On the other hand, several high level Democrats - including those inside the White House - are openly contemplating a Value-added Tax (VAT) on all domestic consumption. The VAT not only would significantly temper American consumption, but also would raise massive amounts of new revenue for the cash-strapped US government to pay down its debt (also mentioned in Obama's "strategy" speech) and/or finance major new government programs like trillion-dollar health care "reform." Finally, VATs are not collected on export sales, and any previous VAT paid on inputs used to make the exported product is typically refunded at the border. So exports gain new preferential status in the US economy under a VAT system. In sum, a VAT would be a classic three-fer for the Obama White House: discouraging US consumption, encouraging exports, and (sneakily) raising oodles of revenue for the federal government. Of course, whether it's actually good for economic growth is a totally different matter (hint: it isn't).

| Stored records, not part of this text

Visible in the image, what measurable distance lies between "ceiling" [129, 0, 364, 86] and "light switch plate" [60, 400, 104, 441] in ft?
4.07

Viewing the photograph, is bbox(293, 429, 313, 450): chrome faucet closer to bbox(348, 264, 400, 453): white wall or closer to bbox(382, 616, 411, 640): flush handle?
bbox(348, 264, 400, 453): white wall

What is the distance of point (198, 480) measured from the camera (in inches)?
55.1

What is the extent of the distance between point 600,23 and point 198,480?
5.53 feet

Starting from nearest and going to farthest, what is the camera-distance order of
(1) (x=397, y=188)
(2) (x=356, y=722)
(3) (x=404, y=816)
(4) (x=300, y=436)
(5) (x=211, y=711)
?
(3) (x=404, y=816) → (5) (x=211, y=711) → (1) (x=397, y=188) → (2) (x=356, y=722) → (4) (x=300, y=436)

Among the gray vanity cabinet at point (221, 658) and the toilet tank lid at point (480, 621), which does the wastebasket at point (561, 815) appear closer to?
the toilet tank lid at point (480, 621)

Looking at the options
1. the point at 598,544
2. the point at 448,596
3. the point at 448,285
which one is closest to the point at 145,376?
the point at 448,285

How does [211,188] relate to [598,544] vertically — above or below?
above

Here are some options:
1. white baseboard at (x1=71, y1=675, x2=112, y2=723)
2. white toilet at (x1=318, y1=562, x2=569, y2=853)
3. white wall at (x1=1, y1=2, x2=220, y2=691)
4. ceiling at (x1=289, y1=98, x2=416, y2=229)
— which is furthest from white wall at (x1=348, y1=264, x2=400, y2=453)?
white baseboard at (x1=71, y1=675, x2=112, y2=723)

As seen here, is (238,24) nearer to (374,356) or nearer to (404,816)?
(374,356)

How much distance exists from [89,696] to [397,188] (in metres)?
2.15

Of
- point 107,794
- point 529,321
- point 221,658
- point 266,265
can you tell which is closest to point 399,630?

In this light, Obama's odd "Asia strategy" makes a lot more sense: he's essentially giving notice to China and other Asian economies that rely - at least in part - on American consumption that such consumption is going to be dramatically tempered by a new VAT - a policy that also will encourage US exports and help quell fears about an exploding US deficit and an imploding US dollar. Pillars #1 and #2 are just window dressing.
Of course, the President and his party could avoid all of this "rebalancing" nonsense and encourage strong US and Asian economic growth if they would just stop spending money that the United States doesn't have and lower taxes (particularly capital gains and payroll taxes), not raise them, to encourage savings, investment and hiring. But that's not how they roll (as the $2 trillion ObamaCare debacle and the President's $3 trillion budget make abundantly clear). Instead, they're scheming to find a new, secret way to confiscate lots of taxpayer money, discourage American consumption, and boost exports. Cripes.
So open your wallets, everyone. The VATman cometh. Let the "rebalancing" begin.